> Task instructions:
• a. Please translate this sentence from the post on identifying and meeting customer needs into Spanish: "Brand managers are very busy people."
• b. Write the next part of the post on identifying and meeting customer needs, starting after its final sentence.

BEGIN Text under study

Identifying and meeting customer needs revisited
I’ve just re-read this post on the meaning of the phrase ‘identify and meet customer needs’ – I realise that one part of the explanation was poor.
It’s this. Usually, sellers define customer needs in terms of what the seller happens to be selling. A bank looks at ‘customer needs’ and sees current accounts, loans, savings and so on. An ice-cream producer looks at the same person, and wants to know if they prefer strawberry to chocolate. In this way, sellers slice the individual into a million and one different products and services – yet none of these actually see the individual. All they are really seeing is a mirror-image reflection of their own operational priorities. When they look at ‘the customer’ what they see is a potential unit of demand for what they are in the business of making and selling.
There is nothing wrong with this, in itself. What is wrong, however, is to assume that the mantra ‘identify and meet customer needs’ therefore provides a full and complete answer to the problem of value creation (back to my post of a year ago).
Crucially, it ignores three things.
First, it ignores the processes individuals have to go through to achieve a desired outcome. Take something we are all familiar with: ‘feed the family dinner tonight’. If you made a list of just the top-line steps an individual needs to go through to achieve this desired outcome, it might look like this:
1) Assess occasion
2) Assess family members’ preferences, dietary needs
3) Decide menu
4) Find recipes
5) List necessary ingredients
6) Check against stock in kitchen
7) Make shopping list
8] Plan shopping trip (‘before or after picking kids up from school?’)
9) Travel to store/s
10) Fine items/substitutes
11) Queue
12) Pay
13) Carry to and load car
14) Travel home
15) Unload car
16) Carry shopping to kitchen
17) Unpack
18) Prepare meal ingredients
19) Dispose of meal/waste/packaging
20) Assemble ingredients
21) Cook
22) Lay table
23) Eat!
24) Clear table
25) Wash dishes
26) Dry
27) Put away
28) Dispose of waste/leftovers
Now put yourself into the shoes of say, the brand manager of Heinz Baked Beans. As a brand manager you have an awful lot to worry about. You are worried about the quality of your beans and of your tomato sauce; salt levels, sugar levels, whether your product tastes better than the competition, the packaging (‘perhaps an easy-open can!’) its design, its advertising, its price, whether it should be on promotion, which retailers it is stocked in, and so on, and so on.
All of these are important. Brand managers are very busy people. And all these considerations are relevant in some way to the family member delivering a meal. But how many of those top-line 28 process steps is our baked beans brand manager really focused on, or interested in? In reality, his job is to improve the economics of his brand, not the economics of his customers. He’s doing his best to identify and meet his customers’ needs as he defines them, as a means to this end.
In fact, one of the insights of the buyer-centric perspective on value is that most – probably the vast majority of ‘consumer needs’ remain unmet – because they fall outside of seller-centric definitions of ‘value’ and ‘need’. Typically, these unmet needs are needs that cannot be packaged into a product that ‘consumers’ can buy and consume – they are process needs relating to those issues of planning, organising, coordinating, administering, logistics, processing etc highlighted by the list of 28 steps. This is true not only in the ‘feed the family’ scenario but across the board: financial services, health, travel, communications and so on.

END Text under study
BEGIN Collected material

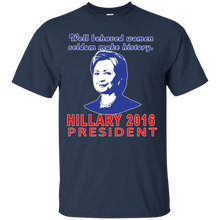 HILLARY-2016-Tshirt-Well-Behaved-Women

END Collected material

> Responses by item number:
• a. Los gerentes de marca son personas muy ocupadas.

• b.
The second thing the seller-centric perspective on ‘identifying and meeting customer needs’ ignores is the need for the customer to make a better decision. When faced with the baked beans fixture at the supermarket, the last thing the brand manager wants to say to the shopper (for example) is “hey, a word in your ear. The own label beans are just as good quality with the same great taste. I know, because they are made in our factory. But the own label version is 25 per cent cheaper”. In other words, the last thing most sellers want to do is help customers meet their need to make better purchasing decisions. If brand managers did that, customers might end up choosing somebody else’s product, and we can’t have that, can we?
The third thing this approach to identifying and meeting customer needs ignores is the customer’s metrics. Every step of that ‘feed the family’ process requires an investment of a range of different personal assets. It takes time and attention to think about what little Johnnie likes and needs for his dinner. (‘Damn! He had that yesterday!’) It takes time, effort and money travelling to and from stores, traipsing through supermarket aisles, loading and unloading the shopping etc. But none of these metrics are taken into account by the Baked Beans brand manager, or the supermarket marketing manager. How long would supermarket checkout queues be if supermarkets had to pay us for the time we waste standing in them?
This is important because, if we think about it a bit deeper, many of our biggest needs as individuals don’t relate to the features and attributes of products or services (those salt and sugar levels, for example). They actually relate to features and attributes of our lives – particularly, how well we manage our precious personal resources: our time, our energy, our attention, our emotional commitment as well as our money. Defining peoples’ needs in terms of the metrics of their personal assets is very different to defining needs in terms of product attributes.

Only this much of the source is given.